Sulfoaluminate that inhibit decomposing matrix metalloproteinases

 

The invention relates to a derivative of sulfoaluminate and sulphoniumhydroxide acid of formula I, its pharmaceutically acceptable salts, where W is-HE-or-NHOH; X denotes (a) a heterocyclic radical selected from the group comprising imidazolines, dihydrobenzofuranyl and so on, b) -NR1SO2R2where R1denotes a hydrogen atom, R2denotes an unsubstituted phenylalkyl and so on; Y represents carbon or sulfur, with the proviso that when Y represents carbon, n is equal to 2; Z represents phenyl, optionally substituted with halogen, unsubstituted alkoxy, phenyloxy, optionally substituted with halogen, phenylacetonitrile, 4-methylpiperazine, 4-phenylpiperidine, pyridyloxy, -NR'1COR'2, -SO2R'2where R'1denotes a hydrogen atom, R'2denotes phenyl, optionally substituted by hydroxy or phenyl, pyridinyl, substituted-CF3; m denotes an integer from 1 to 4, n represents an integer of 1 or 2. The method of obtaining the compounds of formula I by reacting the compounds of formula IV with a compound of formula V to obtain the compounds of formula VI, which is converted into the compound of formula I. the Pharmaceutical composition inhibiting razlika pharmaceutically acceptable carriers. The technical result - the creation of new sulfoaluminate, inhibition razlagaemoi the matrix metalloproteinases. 4 C. and 5 C.p. f-crystals, 2 PL.

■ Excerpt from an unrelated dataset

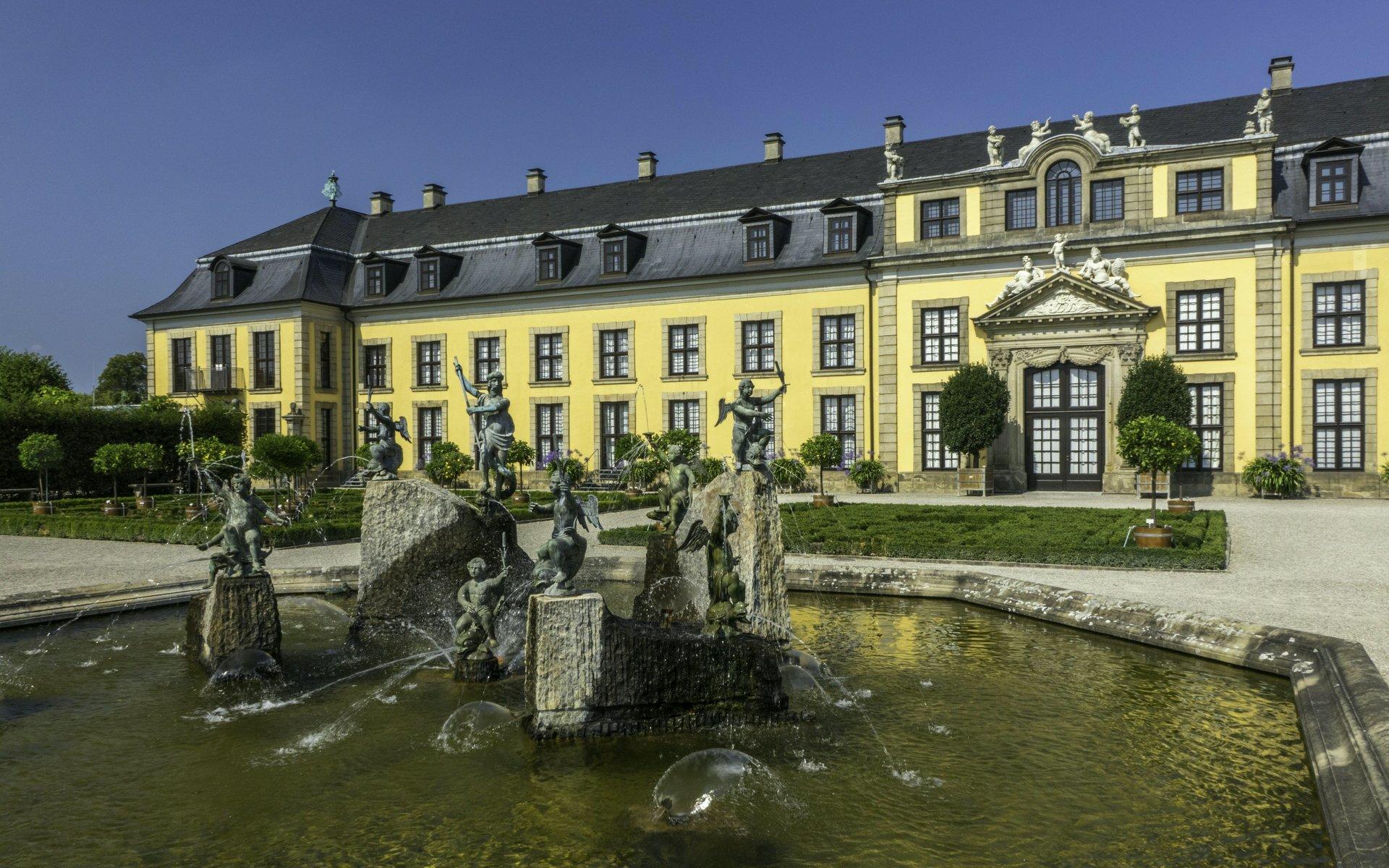 Neptunbrunnen im Orangenparterre und Galerie im Großen Garten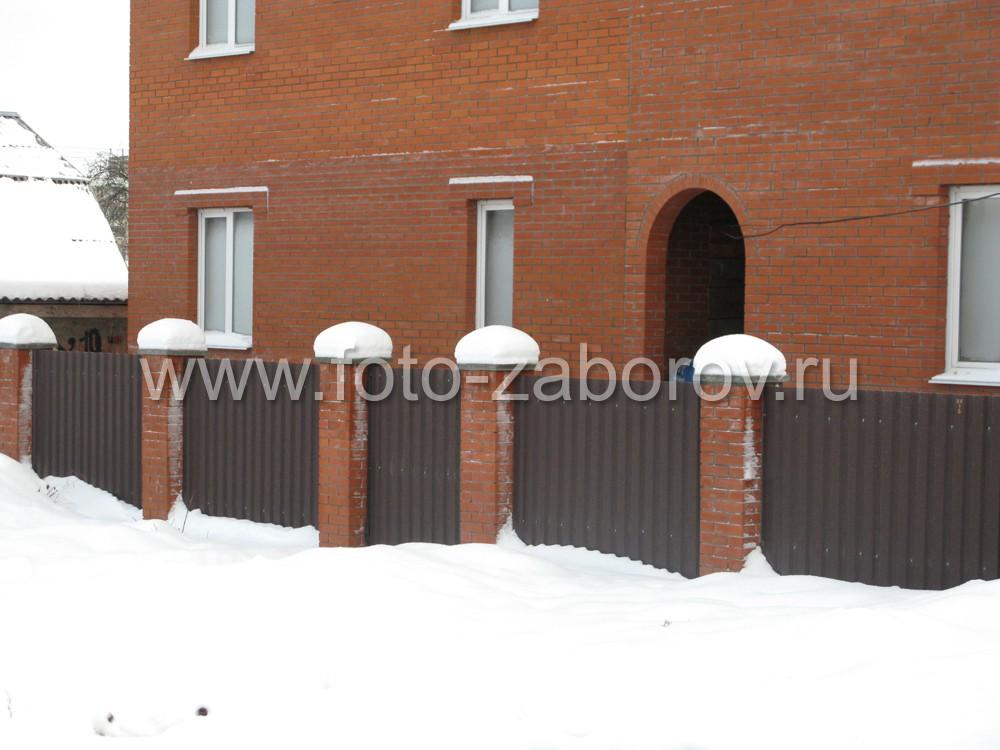 Забор из профнастила на столбах из красного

Description text in facsimile form (see graphic part). T

Claims

1. Derivative sulfonylamino acid and sulphoniumhydroxide acid of the formula Iwhere W denotes-IT or-NHOH; X denotes (a) a heterocyclic radical selected from the group comprising imidazolines, dihydrobenzofuranyl, dihydroisoquinolyl, tetrahydroquinazoline, tetrahydroimidazo[1,5-b]ethenolysis, each of which may be substituted by 1-5 substituents, represents an alkyl or oxoprop, b) -NR1SO2R2where R1denotes a hydrogen atom, and R2denotes phenyl substituted by alkyl, in) heterophilically where heterocyclyl means 1,1,3-trioxo-2,3-dihydrobenzofuran, g) -CONR2R3where R2and R3together with the nitrogen atom to which they are attached, form morpholinyl or piperidineacetate substituted with halogen, unsubstituted alkoxy, phenyloxy, optionally substituted with halogen, phenylacetonitrile, 4-methylpiperazine, 4-phenylpiperidine, pyridyloxy and-NR'1COR'2where R'1denotes a hydrogen atom, and R'2denotes phenyl, optionally substituted by hydroxy or phenyl, pyridinyl, substituted by the group-CF3;
m denotes an integer from 1 to 4;
n denotes an integer of 1 or 2,
or their pharmaceutically acceptable salts.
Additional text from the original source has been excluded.